Fourier series and orthogonality, completeness

[kidsasd987]

http://ms.mcmaster.ca/courses/20102011/term4/math2zz3/Lecture1.pdfOn pg 10, the example says f(x)=/=0 while R.H.S is zero. It is an equations started from the assumption in pg 9; f(x)=c0f(x)0+c1f(x)1…, then how do we get inequality?

if the system is complete and orthogonal, then (f(x),ϕ_n(x))=0, which makes sense only when f(x)=0.
but we know for Fourier series, we get values for Rhs and Lhs.

 

[DrClaude]

if the system is complete and orthogonal, then (f(x),ϕ_n(x))=0, which makes sense only when f(x)=0.

That's the key word. The comment on p. 10 is for an arbitrary orthogonal system. That is why completeness is necessary, as explained on p. 11.

 

[kidsasd987]

That's the key word. The comment on p. 10 is for an arbitrary orthogonal system. That is why completeness is necessary, as explained on p. 11.

Could you explain the details?

Also, if (f(x),ϕ_n(x))=0 holds in general for complete series, then Fourier series must be also zero since they are complete.
however we know that for signals we do get values within the interval of pi and -pi. is this because what we usually solve for signal input f(t) is not complete?

so we are approximating the signal?

 

[DrClaude]

Could you explain the details?

Look at p. 12, where an example is given of an orthogonal system that is not complete. Using only cosines, you could never write an expression for e.g. sin(x).

Also, if (f(x),ϕ_n(x))=0 holds in general for complete series, then Fourier series must be also zero since they are complete.

But it's the other way around. If $(f, \phi_n) = 0$ for a given $f(x)$ and for all $\phi_n$, then $\{\phi_n\}$ is not a complete set.

however we know that for signals we do get values within the interval of pi and -pi. is this because what we usually solve for signal input f(t) is not complete?
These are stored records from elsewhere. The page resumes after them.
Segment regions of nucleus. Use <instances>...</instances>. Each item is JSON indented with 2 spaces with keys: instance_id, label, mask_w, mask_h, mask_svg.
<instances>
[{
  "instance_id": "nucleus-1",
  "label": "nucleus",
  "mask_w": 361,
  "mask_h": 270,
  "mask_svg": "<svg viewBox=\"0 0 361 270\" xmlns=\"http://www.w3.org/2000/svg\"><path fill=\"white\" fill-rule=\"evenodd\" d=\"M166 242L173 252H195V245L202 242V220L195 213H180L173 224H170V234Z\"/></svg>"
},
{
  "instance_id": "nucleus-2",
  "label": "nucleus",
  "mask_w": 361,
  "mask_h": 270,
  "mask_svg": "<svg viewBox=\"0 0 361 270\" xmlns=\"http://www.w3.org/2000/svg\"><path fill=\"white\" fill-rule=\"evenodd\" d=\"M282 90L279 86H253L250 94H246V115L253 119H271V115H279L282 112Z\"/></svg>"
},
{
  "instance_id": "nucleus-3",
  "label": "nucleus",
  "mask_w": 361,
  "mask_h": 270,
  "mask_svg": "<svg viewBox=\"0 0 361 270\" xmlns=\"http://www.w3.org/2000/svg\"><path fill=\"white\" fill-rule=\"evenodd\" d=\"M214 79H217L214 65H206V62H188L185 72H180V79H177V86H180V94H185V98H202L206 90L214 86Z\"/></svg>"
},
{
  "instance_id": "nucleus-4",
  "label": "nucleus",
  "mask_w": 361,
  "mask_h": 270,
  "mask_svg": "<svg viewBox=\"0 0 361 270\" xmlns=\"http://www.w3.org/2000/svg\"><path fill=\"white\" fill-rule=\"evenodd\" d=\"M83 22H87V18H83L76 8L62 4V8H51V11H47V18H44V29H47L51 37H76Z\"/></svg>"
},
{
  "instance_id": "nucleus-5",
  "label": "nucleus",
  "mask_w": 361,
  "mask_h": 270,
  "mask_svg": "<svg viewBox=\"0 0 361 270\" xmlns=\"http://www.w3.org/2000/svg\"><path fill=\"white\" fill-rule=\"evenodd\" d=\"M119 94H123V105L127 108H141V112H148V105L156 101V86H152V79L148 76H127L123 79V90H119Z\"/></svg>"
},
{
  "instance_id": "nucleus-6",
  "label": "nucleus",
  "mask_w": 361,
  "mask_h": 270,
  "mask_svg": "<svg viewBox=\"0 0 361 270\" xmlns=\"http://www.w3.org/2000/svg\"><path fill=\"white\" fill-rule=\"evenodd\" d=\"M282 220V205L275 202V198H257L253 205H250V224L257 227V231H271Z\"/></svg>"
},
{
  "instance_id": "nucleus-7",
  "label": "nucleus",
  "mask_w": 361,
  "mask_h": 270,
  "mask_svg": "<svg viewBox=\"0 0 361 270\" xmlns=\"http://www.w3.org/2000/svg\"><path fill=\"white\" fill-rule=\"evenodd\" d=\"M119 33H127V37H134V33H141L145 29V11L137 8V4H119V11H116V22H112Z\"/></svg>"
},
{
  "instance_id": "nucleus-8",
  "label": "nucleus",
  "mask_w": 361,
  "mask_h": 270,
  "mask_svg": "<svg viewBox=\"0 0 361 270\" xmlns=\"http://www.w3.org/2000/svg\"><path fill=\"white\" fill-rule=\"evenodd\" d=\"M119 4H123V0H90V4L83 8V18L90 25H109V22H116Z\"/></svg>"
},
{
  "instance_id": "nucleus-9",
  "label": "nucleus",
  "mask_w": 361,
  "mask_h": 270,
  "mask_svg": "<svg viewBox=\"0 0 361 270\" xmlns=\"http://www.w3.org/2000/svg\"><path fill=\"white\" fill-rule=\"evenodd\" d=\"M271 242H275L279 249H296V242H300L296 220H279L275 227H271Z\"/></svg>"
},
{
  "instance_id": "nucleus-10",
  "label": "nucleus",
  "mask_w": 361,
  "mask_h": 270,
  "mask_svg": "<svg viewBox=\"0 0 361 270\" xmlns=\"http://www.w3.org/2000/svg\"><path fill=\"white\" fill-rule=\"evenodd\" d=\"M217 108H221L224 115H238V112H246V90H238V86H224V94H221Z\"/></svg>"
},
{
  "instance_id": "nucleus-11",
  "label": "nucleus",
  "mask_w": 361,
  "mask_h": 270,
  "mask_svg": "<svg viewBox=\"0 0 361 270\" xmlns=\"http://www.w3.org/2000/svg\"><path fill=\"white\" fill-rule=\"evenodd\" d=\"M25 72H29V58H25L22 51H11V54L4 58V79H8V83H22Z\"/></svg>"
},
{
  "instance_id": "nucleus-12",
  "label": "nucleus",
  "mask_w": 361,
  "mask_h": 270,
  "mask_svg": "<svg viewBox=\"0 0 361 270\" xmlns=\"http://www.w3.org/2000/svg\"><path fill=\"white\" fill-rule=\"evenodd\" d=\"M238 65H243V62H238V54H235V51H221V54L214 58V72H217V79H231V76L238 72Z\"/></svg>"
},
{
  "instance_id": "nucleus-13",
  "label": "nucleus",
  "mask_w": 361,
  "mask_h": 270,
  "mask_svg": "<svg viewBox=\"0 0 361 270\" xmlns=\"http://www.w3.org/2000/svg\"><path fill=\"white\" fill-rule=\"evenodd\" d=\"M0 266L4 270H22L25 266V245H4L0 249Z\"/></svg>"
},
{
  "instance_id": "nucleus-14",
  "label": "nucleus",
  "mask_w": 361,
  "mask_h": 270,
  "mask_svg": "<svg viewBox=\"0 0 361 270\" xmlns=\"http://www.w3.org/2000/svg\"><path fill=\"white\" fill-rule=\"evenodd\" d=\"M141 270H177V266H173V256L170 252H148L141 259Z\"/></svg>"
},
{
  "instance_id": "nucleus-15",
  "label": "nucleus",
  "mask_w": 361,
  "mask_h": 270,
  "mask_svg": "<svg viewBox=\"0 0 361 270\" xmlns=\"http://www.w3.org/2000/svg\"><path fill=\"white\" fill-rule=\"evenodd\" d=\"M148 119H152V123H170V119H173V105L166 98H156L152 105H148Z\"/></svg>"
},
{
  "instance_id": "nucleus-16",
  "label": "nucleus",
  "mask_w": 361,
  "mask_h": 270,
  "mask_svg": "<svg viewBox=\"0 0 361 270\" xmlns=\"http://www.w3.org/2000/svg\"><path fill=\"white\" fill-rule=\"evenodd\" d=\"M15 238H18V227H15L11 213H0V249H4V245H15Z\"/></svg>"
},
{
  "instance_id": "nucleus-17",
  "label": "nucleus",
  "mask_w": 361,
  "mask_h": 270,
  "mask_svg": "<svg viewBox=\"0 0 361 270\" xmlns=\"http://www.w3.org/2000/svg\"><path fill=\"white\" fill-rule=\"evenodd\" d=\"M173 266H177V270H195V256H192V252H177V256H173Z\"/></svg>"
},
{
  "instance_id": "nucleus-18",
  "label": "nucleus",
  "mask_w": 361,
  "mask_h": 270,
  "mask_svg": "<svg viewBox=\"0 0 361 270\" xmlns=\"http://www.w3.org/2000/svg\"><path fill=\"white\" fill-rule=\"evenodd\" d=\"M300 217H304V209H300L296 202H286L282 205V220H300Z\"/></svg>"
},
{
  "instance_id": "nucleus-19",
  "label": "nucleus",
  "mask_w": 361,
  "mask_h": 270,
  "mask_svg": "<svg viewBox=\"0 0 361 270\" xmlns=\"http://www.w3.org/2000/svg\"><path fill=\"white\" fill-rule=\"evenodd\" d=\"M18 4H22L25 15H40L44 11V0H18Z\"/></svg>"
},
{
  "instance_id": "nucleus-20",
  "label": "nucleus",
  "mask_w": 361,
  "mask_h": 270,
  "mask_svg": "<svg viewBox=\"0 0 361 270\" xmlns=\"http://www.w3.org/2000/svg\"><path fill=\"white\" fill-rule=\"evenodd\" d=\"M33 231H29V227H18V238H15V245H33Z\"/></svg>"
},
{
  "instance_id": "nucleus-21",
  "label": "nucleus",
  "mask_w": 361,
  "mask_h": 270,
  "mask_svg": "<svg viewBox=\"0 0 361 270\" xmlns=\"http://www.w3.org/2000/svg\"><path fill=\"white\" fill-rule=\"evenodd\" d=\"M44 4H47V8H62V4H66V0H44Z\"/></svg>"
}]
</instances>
so we are approximating the signal?

I'm not sure what you are asking here. If the signal is periodic but not on the interval $[-\pi,\pi]$, then it is trivial to scale/shift it to that interval. If the signal is finite in time, then it is delt with the same way. If the signal is not finite, or only part of it is known, then indeed thre are approximations being made.

 

[CellCoree]

I would say that the key here is to understand the assumptions and limitations of the Fourier series and the concept of orthogonality and completeness. The example given in the document may seem contradictory at first, but it is important to note that the assumptions made in pg 9 are not applicable to all functions. In particular, the assumption that f(x) is equal to the sum of the individual terms in the Fourier series is only valid for certain types of functions.

Furthermore, the concept of orthogonality and completeness in Fourier series is based on the idea that the functions used in the series are orthogonal to each other and that the series is complete in the sense that it can represent any function in the given interval. However, this does not mean that the series will always converge to the exact function being represented. In some cases, it may only converge to an approximation of the function.

Therefore, it is important to understand the assumptions and limitations of Fourier series and to use them appropriately in different situations. In this case, the inequality arises because the function being represented may not fulfill the assumptions made in pg 9, and the series may only be an approximation of the function. As scientists, we must always be critical and cautious in our use of mathematical tools and understand their limitations in order to make accurate and meaningful conclusions.